🤖 AI Summary
Existing training-free region-based editing methods for text-to-image (T2I) models struggle to simultaneously ensure text fidelity within the edited region, contextual preservation in unedited regions, and natural boundary blending. This paper proposes a fine-tuning-free local editing framework that preserves structural integrity via selective Canny edge masking, jointly regulates generation using localized and global textual prompts, and injects region-specific features during ControlNet inference. Without modifying the pre-trained T2I model, the method enables precise text-driven editing while maintaining source-image detail consistency. Quantitative evaluation shows a 2.93–10.49% improvement in combined text alignment and contextual consistency metrics. A user study reveals that 52.7% of non-expert participants failed to detect editing artifacts, demonstrating significant gains in visual realism and practical usability.
📝 Abstract
Recent advances in text-to-image (T2I) models have enabled training-free regional image editing by leveraging the generative priors of foundation models. However, existing methods struggle to balance text adherence in edited regions, context fidelity in unedited areas, and seamless integration of edits.
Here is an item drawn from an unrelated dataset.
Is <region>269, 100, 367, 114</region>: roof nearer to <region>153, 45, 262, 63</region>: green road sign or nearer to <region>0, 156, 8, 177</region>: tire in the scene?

We introduce CannyEdit, a novel training-free framework that addresses these challenges through two key innovations: (1) Selective Canny Control, which masks the structural guidance of Canny ControlNet in user-specified editable regions while strictly preserving details of the source images in unedited areas via inversion-phase ControlNet information retention. This enables precise, text-driven edits without compromising contextual integrity. (2) Dual-Prompt Guidance, which combines local prompts for object-specific edits with a global target prompt to maintain coherent scene interactions. On real-world image editing tasks (addition, replacement, removal), CannyEdit outperforms prior methods like KV-Edit, achieving a 2.93 to 10.49 percent improvement in the balance of text adherence and context fidelity. In terms of editing seamlessness, user studies reveal only 49.2 percent of general users and 42.0 percent of AIGC experts identified CannyEdit's results as AI-edited when paired with real images without edits, versus 76.08 to 89.09 percent for competitor methods.